▶ [Entries from a dataset]:
━━━━━━

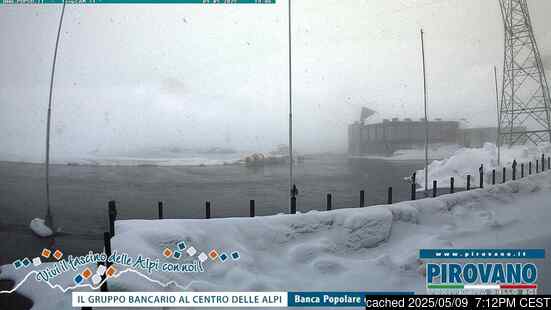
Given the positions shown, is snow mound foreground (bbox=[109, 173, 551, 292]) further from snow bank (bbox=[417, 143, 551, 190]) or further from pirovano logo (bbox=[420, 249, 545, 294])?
snow bank (bbox=[417, 143, 551, 190])

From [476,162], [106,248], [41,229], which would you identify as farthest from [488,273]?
[476,162]

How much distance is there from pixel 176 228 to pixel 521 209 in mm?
6283

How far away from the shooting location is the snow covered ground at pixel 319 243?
276 cm

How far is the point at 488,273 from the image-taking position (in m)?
2.51

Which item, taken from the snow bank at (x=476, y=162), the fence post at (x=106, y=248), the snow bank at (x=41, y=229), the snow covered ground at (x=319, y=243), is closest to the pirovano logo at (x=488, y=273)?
the snow covered ground at (x=319, y=243)

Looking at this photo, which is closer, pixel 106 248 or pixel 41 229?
pixel 106 248

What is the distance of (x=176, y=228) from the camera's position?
3193 millimetres

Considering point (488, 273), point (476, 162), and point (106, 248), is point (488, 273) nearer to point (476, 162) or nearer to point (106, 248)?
point (106, 248)

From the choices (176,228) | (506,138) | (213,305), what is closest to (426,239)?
(213,305)

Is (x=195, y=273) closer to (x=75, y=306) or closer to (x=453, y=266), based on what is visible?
(x=75, y=306)

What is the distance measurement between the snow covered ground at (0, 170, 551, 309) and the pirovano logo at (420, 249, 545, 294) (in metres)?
0.28

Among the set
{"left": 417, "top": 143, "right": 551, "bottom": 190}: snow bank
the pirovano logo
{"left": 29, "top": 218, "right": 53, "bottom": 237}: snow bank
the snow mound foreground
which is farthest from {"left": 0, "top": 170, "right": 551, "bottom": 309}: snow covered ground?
{"left": 417, "top": 143, "right": 551, "bottom": 190}: snow bank

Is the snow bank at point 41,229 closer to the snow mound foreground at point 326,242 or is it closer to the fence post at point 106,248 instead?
the snow mound foreground at point 326,242

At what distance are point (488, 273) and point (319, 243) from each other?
1786mm
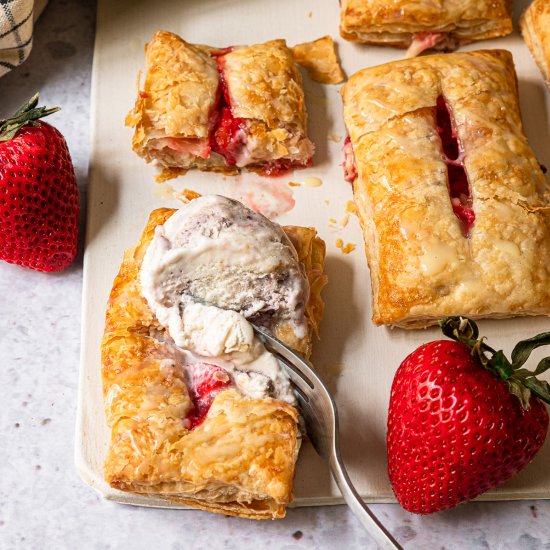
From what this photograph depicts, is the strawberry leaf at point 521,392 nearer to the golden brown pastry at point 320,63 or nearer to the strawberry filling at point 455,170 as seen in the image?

━━━━━━

Reproduce the listing word for word and omit its pictures.

▶ [WRITTEN REPLY]:
Given the positions shown, is snow mound foreground (bbox=[109, 173, 551, 292]) further from snow bank (bbox=[417, 143, 551, 190]) or further from pirovano logo (bbox=[420, 249, 545, 294])?
snow bank (bbox=[417, 143, 551, 190])

From [476,162], [106,248], [41,229], which would you identify as farthest from [488,273]?
[476,162]

How much distance is there from pixel 176 228 to pixel 521 209 in mm?
6283

How far away from the shooting location is the snow covered ground at pixel 319 243?
276 cm

How far is the point at 488,273 from the image-taking position (in m)?
2.51

Which item, taken from the snow bank at (x=476, y=162), the fence post at (x=106, y=248), the snow bank at (x=41, y=229), the snow covered ground at (x=319, y=243), is closest to the pirovano logo at (x=488, y=273)?
the snow covered ground at (x=319, y=243)

Looking at this photo, which is closer, pixel 106 248 or pixel 41 229?
pixel 106 248

What is the distance of (x=176, y=228) from the camera's position?
3193 millimetres

Considering point (488, 273), point (476, 162), and point (106, 248), is point (488, 273) nearer to point (476, 162) or nearer to point (106, 248)?
point (106, 248)

From the choices (176,228) | (506,138) | (213,305), what is closest to (426,239)?
(213,305)

Is (x=195, y=273) closer to (x=75, y=306) or closer to (x=453, y=266), based on what is visible?
(x=75, y=306)

What is the distance measurement between the snow covered ground at (0, 170, 551, 309) and the pirovano logo at (420, 249, 545, 294) (in metres)?
0.28

Among the set
{"left": 417, "top": 143, "right": 551, "bottom": 190}: snow bank
the pirovano logo
{"left": 29, "top": 218, "right": 53, "bottom": 237}: snow bank
the snow mound foreground
which is farthest from {"left": 0, "top": 170, "right": 551, "bottom": 309}: snow covered ground?
{"left": 417, "top": 143, "right": 551, "bottom": 190}: snow bank

Is the snow bank at point 41,229 closer to the snow mound foreground at point 326,242 or is it closer to the fence post at point 106,248 instead?
the snow mound foreground at point 326,242

At what distance are point (488, 273) and point (319, 243) from each other?
1786mm
From what this photograph depicts, is the strawberry leaf at point 521,392 nearer to the golden brown pastry at point 320,63 or nearer to the strawberry filling at point 455,170 as seen in the image?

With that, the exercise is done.